# Transcribed page contents:
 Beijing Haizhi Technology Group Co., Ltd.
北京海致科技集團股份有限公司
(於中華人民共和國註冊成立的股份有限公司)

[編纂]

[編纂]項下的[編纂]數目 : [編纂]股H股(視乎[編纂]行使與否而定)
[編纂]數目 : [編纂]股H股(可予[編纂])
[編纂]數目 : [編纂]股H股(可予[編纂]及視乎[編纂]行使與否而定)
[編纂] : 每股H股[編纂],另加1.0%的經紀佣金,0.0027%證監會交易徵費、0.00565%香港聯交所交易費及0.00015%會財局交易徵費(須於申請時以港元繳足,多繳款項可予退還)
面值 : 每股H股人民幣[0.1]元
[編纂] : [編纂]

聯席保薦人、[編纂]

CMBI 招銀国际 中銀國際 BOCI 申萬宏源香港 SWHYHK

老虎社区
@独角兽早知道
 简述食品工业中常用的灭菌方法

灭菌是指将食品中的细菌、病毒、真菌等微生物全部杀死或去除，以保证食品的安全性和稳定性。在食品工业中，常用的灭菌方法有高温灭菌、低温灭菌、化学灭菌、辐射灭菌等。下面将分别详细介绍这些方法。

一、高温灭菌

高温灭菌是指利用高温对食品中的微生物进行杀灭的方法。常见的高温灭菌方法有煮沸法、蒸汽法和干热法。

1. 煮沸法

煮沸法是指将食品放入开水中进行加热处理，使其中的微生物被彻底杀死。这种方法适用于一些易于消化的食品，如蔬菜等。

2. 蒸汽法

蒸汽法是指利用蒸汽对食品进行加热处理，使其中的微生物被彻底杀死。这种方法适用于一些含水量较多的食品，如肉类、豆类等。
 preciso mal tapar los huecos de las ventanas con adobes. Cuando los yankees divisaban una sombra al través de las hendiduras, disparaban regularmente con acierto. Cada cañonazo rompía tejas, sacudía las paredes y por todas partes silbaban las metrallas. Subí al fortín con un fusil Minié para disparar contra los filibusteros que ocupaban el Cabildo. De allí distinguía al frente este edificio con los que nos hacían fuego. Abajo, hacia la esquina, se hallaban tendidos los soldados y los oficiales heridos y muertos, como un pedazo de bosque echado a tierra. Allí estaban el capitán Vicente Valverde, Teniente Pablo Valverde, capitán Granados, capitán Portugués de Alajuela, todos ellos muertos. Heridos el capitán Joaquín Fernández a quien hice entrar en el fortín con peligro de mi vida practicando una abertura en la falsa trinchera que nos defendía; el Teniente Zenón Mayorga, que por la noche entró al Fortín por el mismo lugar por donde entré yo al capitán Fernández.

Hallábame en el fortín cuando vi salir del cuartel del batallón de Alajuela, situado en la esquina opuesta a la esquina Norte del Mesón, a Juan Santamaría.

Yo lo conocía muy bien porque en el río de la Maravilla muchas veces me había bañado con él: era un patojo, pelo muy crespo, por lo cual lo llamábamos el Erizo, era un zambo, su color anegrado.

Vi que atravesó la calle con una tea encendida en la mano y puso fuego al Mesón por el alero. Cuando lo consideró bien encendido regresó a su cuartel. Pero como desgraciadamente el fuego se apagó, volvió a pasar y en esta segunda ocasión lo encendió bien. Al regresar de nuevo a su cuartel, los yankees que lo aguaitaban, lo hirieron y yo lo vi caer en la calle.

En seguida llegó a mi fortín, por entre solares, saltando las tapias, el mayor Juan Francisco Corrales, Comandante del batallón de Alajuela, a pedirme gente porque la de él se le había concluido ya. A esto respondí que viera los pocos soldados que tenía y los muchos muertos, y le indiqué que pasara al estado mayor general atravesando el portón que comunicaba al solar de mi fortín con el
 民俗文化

# Your goal:
Among the entries, how many lines include the string "porque"? Please reply with only the number.

# Output of the task:
2